Robert Falcone, Palo Alto Networks Unit 42 researches threat activity and publishes detailed reports on attack campaigns launched by these adversaries. One of these adversaries, known as Sofacy, has been carrying out attack campaigns on high profile targets for many years and has continued into 2018. To understand how to defend against these threats, an analyst has to read our reports, process them and mentally map them to their defenses.
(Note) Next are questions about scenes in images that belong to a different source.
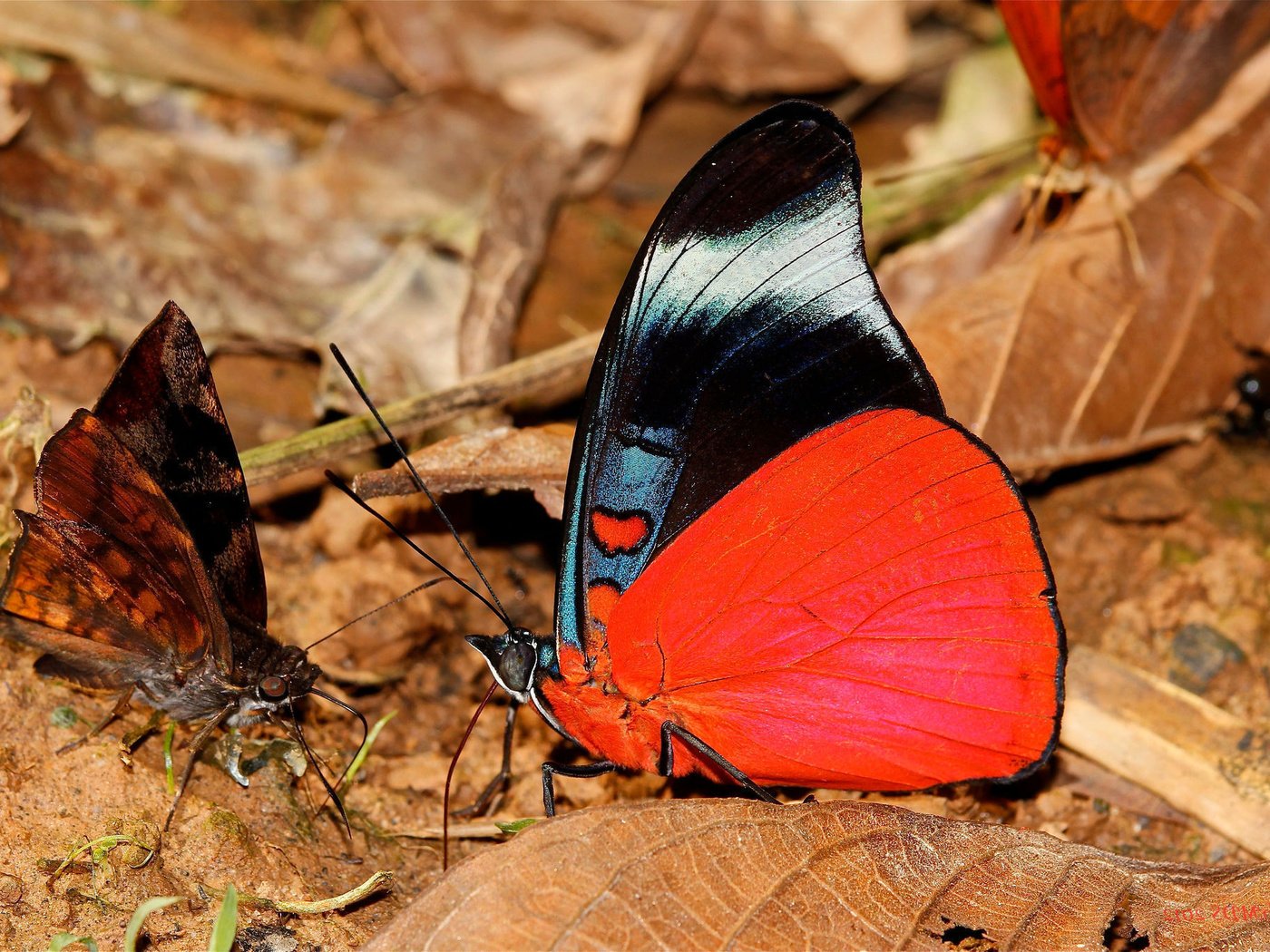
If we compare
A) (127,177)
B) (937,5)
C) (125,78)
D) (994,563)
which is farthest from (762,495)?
(937,5)

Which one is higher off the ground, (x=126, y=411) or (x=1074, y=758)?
(x=126, y=411)

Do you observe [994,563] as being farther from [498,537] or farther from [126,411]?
[126,411]

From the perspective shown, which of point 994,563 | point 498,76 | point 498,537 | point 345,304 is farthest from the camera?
point 498,76

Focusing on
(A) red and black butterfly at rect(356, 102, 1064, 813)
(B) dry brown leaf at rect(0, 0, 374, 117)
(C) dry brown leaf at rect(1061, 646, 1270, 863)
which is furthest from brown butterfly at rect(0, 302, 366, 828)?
(B) dry brown leaf at rect(0, 0, 374, 117)

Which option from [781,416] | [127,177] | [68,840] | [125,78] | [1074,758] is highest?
[125,78]

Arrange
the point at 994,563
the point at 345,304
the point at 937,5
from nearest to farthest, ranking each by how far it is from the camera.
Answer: the point at 994,563, the point at 345,304, the point at 937,5


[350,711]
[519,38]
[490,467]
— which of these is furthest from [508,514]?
[519,38]

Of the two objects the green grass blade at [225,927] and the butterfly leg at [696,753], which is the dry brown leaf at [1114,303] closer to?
the butterfly leg at [696,753]
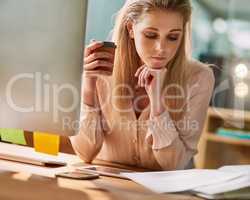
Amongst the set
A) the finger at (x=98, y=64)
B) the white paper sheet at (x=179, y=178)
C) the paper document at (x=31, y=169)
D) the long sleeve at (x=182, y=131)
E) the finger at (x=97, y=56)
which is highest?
the finger at (x=97, y=56)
In most cases we expect readers just "block" all of the indicators we include in the report and assume they are covered. Last year we started using ATT&CK to codify the techniques we observed, linking those techniques to indicator patterns and encoding them into STIX 2 objects, with the goal of creating something that a defender can use to answer the question: "How am I defending against this adversary?" We call these documents, "Adversary Playbooks" as they contain our best approximation of how the adversary launches their attacks. This talk describes the concept of Adversary Playbooks, as well as provides an overview of the attack campaigns Unit 42 has attributed to the Sofacy group in 2018. It uses the discussed attacks to show how these playbooks are constructed and explain some of the challenges of incorporating ATT&CK and STIX 2 together for this purpose.